Informing a bunch of rowdy 10 and 11-year-olds that you are going to create space in their weekly schedule, and allow them to follow their passions, is easy.  Nurturing a sense of wonder and helping students generate deep-thinking questions to guide their inquiry journey is entirely more challenging!


I had the pleasure of attending an inquiry session on the topic of #geniushour with Hugh McDonald in Chilliwack on Friday.  Through this session,  I learned the importance of scaffolding inquiry questions with my learners.  I’ve tried to engage in inquiry learning without guiding questions, but I found that my learners lacked focus.  This week, my learning centers on scaffolding the process of generating questions to guide inquiry.


Generating Context:

Videos and books are two great ways to generate context around inquiry thinking.

Sharing videos that depict people engaging in their passion are always very helpful.  I like Caine’s Arcade by Nirvan Mullick because it clearly demonstrates the creativity, grit, determination, and passion on a regular nine-year-old kids – something that I hope my learners can connect with.

‘Caine’s Arcade’ by Nirvan Mullick


I also like Moonshot Thinking because it emphasizes that ordinary people have and will continue to advance social change in positives way.

‘Moonshot Thinking’ by Google


The last video I’ll use to provide context to inquiry learning is Audri’s Rube Goldberg Monster Trap because I love his enthusiasm and the scientific lens through which he approaches his inquiry.

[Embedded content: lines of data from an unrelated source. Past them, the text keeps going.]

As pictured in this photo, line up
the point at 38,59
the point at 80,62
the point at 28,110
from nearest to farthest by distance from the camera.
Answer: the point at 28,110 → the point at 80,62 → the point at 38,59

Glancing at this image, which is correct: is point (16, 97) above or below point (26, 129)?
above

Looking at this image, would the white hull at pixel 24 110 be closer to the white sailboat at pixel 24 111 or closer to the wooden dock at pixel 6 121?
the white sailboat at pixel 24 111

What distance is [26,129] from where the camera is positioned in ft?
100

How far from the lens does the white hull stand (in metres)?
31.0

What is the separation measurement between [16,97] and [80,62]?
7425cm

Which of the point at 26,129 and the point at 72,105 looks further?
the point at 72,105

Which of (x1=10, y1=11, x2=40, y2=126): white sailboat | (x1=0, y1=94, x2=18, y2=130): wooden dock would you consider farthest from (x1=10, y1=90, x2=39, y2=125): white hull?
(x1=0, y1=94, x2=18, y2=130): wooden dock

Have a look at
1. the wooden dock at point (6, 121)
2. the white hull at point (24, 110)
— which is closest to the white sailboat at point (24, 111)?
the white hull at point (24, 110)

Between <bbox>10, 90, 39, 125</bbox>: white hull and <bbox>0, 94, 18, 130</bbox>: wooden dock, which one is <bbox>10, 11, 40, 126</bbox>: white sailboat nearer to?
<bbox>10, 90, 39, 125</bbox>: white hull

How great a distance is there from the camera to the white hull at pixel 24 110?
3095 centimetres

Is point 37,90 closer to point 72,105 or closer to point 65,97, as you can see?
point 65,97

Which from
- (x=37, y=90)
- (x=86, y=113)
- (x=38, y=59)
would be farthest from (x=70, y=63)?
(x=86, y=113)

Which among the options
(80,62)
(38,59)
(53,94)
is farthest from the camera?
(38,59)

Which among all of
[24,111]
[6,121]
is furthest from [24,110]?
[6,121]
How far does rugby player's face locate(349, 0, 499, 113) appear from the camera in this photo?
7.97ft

‘Audri’s Rube Goldberg Monster Trap’ by littlepythagoras


Picture books, which highlight creative forces at work can also be helping in providing context for inquiry learning.  Some of the books I’ve found include:


Helping Learners Find Their Passion:

I found last year that students whose parents were actively engaged in their child’s school experience were able to find their passions much sooner than those who did not.  There are those students I encounter every year who are internally ‘driven’ and have no problem identifying and describing their passions, but the majority of my learners need time and a little help discovering their talents.


Below are ways to help the majority of your learners find their passion.  Ask students to make a list of:

  • Five things you love to do
  • Five things they are good at
  • Five things they like to do outside of school
  • Things you do when nobody is telling you what to do


Thinking is Driven By Questions:

I value the literacy work of Vancouver educator, Adrienne Gear and her series of Reading Power Books.  In particular, I have found her nonfiction work on questioning to be extremely useful.  I used to think that my learners should be able to generate thoughtful questions surrounding the work we do, but I’ve learned that to ask deep-thinking questions is a skill that requires development.


My students ask a variety of different types of questions.  Many are examples of simple questioning; questions that identify information they already know about the topic – redundant questions, and questions that do not move the inquisitor to a deeper understanding the topic – distracting questions.

According to Gear (2008), deep-thinking questions:

  1. Take time to answer
  2. Help to deepen understanding of the topic
  3. Usually have more than one answer
  4. Lead to more questions

When embarking on classroom inquiry projects, it is important to spend the time helping all learners find their passion.  This process can begin by asking simple questions about what learners do when they are not in school.


Gear, A. (2008). Nonfiction Reading Power. (K. Mototsune, Ed.) (p. 160). Markham: Pembroke/Stenhouse.